The book’s strength lies in linking AI’s technical design to its political economy. Kasy provides a crucial technical foundation, showing how algorithms encode power, as seen in the Correctional Offender Management Profiling for Alternative Sanctions (COMPAS) judicial AI tool, which disproportionately flagged black defendants as high-risk, entrenching systemic racism. His work serves as a missing link to broader critiques by Cédric Durand and Yanis Varoufakis on “techno-feudalism” and Shoshana Zuboff’s Surveillance Capitalism, which expose digital platforms’ rent-like profits and data commodification.
Kasy uniquely grounds these critiques in AI’s technical mechanics. Such algorithms decide who gets hired, receives medical care, or sees what news, often prioritizing profit over social welfare. He likens data privatization to the historical enclosure of the commons, arguing that tech giants’ control over the means of prediction concentrates power, undermines democracy, and deepens inequality.

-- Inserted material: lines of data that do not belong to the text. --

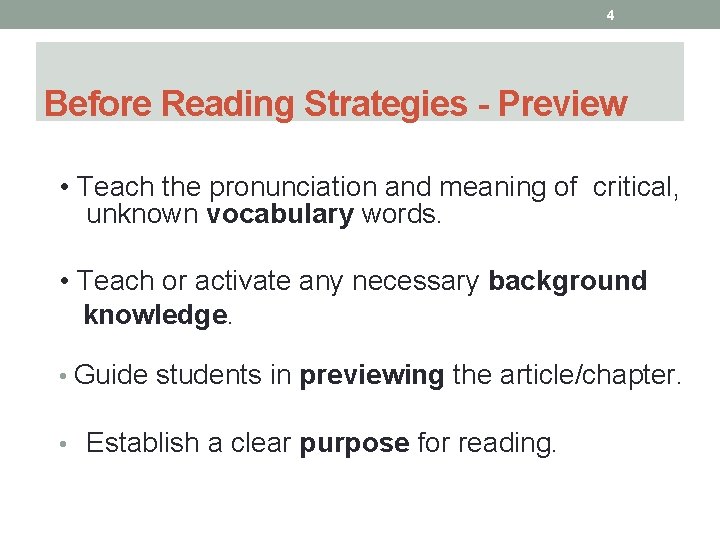 4

Before Reading Strategies - Preview

• Teach the pronunciation and meaning of critical, unknown vocabulary words.

• Teach or activate any necessary background knowledge.

• Guide students in previewing the article/chapter.

• Establish a clear purpose for reading.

From courtroom algorithms to social media feeds, AI systems increasingly shape our lives in ways that reflect their creators’ private priorities. As such, they should not be seen as neutral technological marvels but as systems shaped by social and economic forces. The real conflict lies not between humans and machines, as in The Terminator’s robot uprising, but between the tech capitalists controlling the machines and the rest of us. The future of AI depends not on technology itself but on our collective capacity to build institutions like data trusts to govern it democratically. Kasy reminds us that AI is not an autonomous force but a social relation, an instrument of class power that can be retooled for collective ends. The question is whether we have the political will to seize it.